■ **PROBLEM DETAILS**
Please restate, word for word, the lines below that begin at the one with "[camera trap, expert-labeled]" and end at the one with "A: Mouse species (Rodentia).". Leave out all other lines.

Extracted records
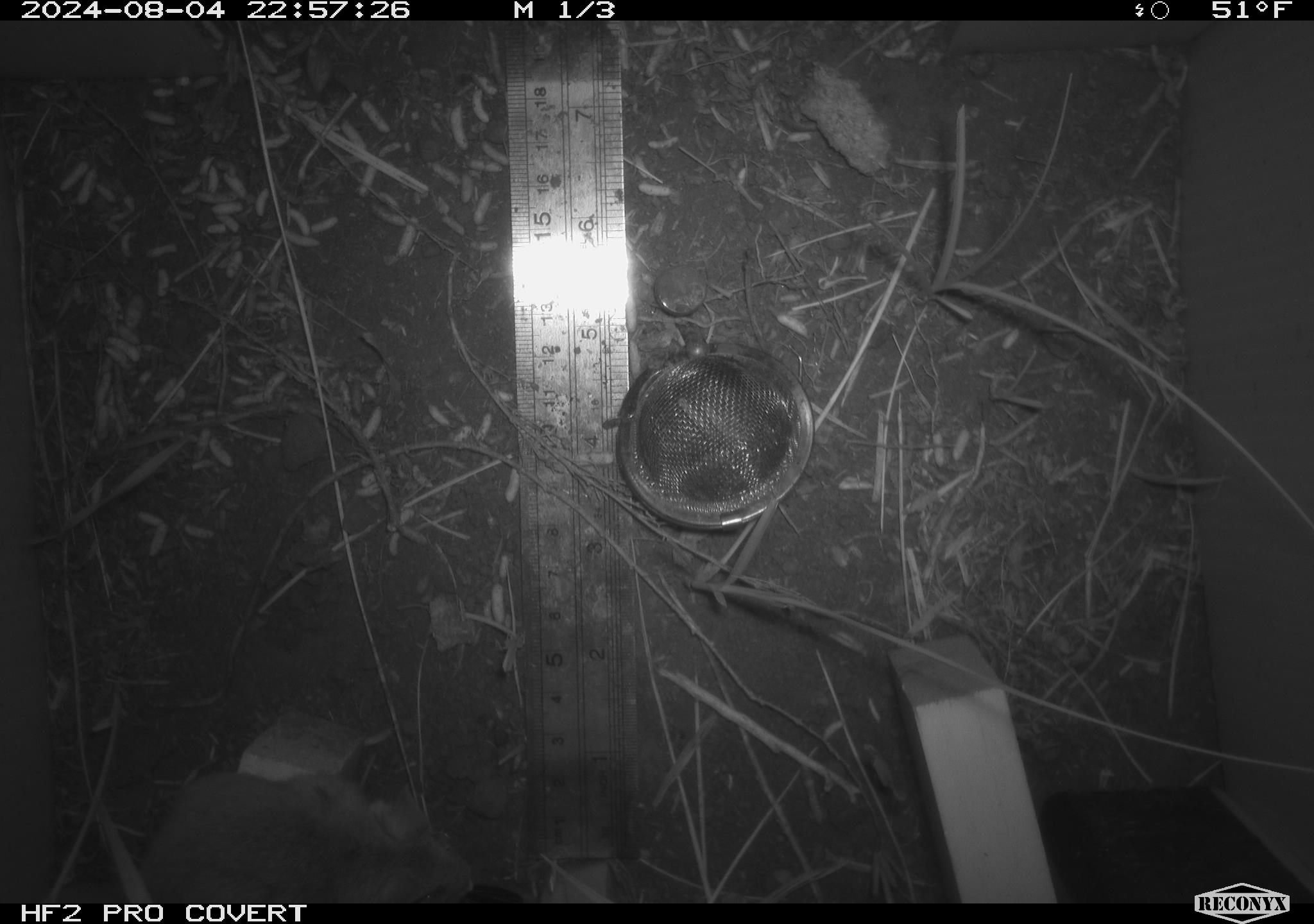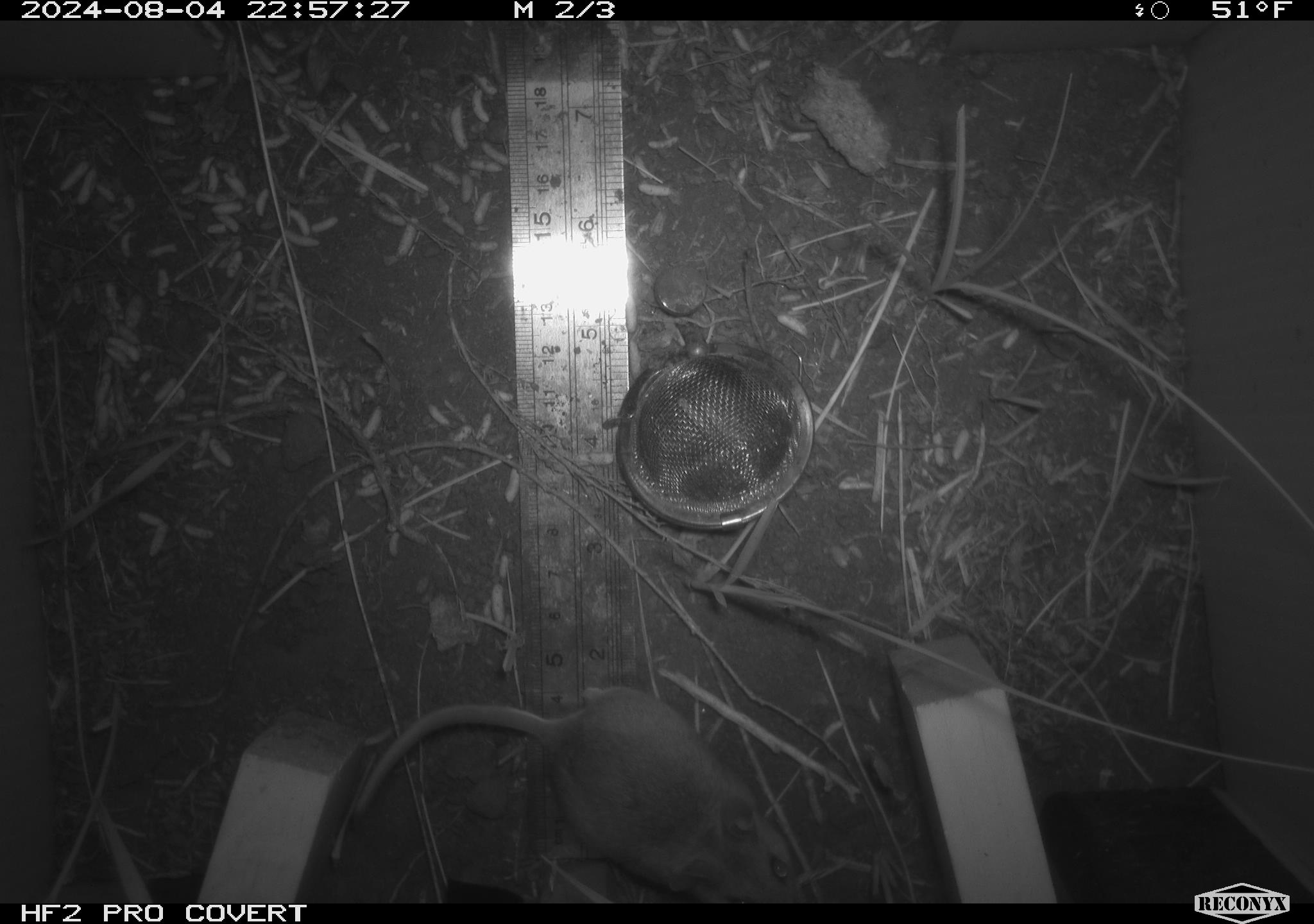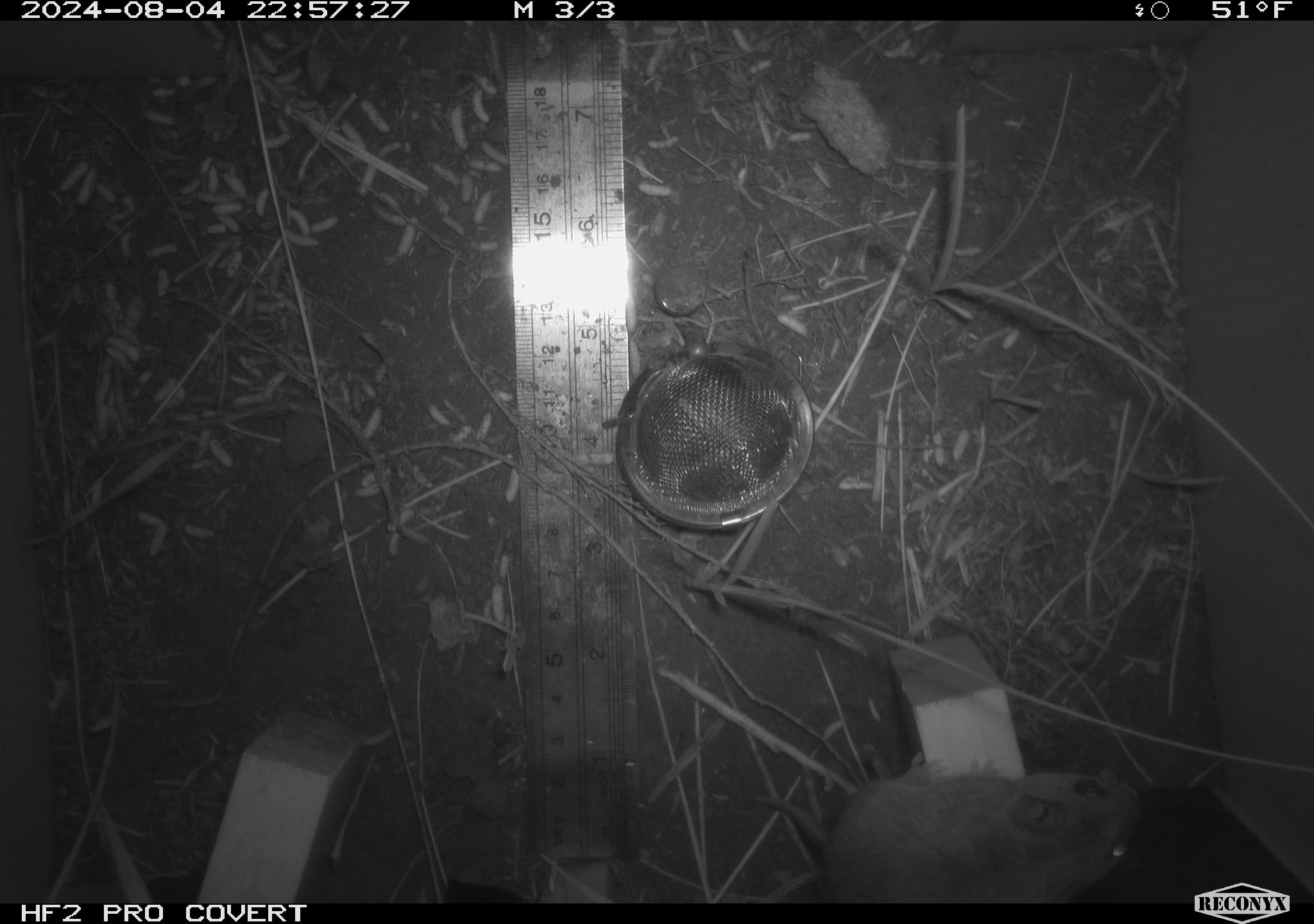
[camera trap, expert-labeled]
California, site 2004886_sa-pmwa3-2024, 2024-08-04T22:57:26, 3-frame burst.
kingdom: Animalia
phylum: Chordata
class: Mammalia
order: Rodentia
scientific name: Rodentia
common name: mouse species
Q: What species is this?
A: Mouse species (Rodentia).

...

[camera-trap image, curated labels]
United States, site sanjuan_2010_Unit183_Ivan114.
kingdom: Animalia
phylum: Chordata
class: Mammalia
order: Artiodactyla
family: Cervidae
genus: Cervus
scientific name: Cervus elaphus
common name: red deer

* * *

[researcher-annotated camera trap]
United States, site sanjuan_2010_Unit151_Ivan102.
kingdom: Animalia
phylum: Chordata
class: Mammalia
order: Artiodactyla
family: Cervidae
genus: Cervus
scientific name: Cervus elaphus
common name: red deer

■ **SOLUTION TO THIS EXERCISE**
[camera trap, expert-labeled]
California, site 2004886_sa-pmwa3-2024, 2024-08-04T22:57:26, 3-frame burst.
kingdom: Animalia
phylum: Chordata
class: Mammalia
order: Rodentia
scientific name: Rodentia
common name: mouse species
Q: What species is this?
A: Mouse species (Rodentia).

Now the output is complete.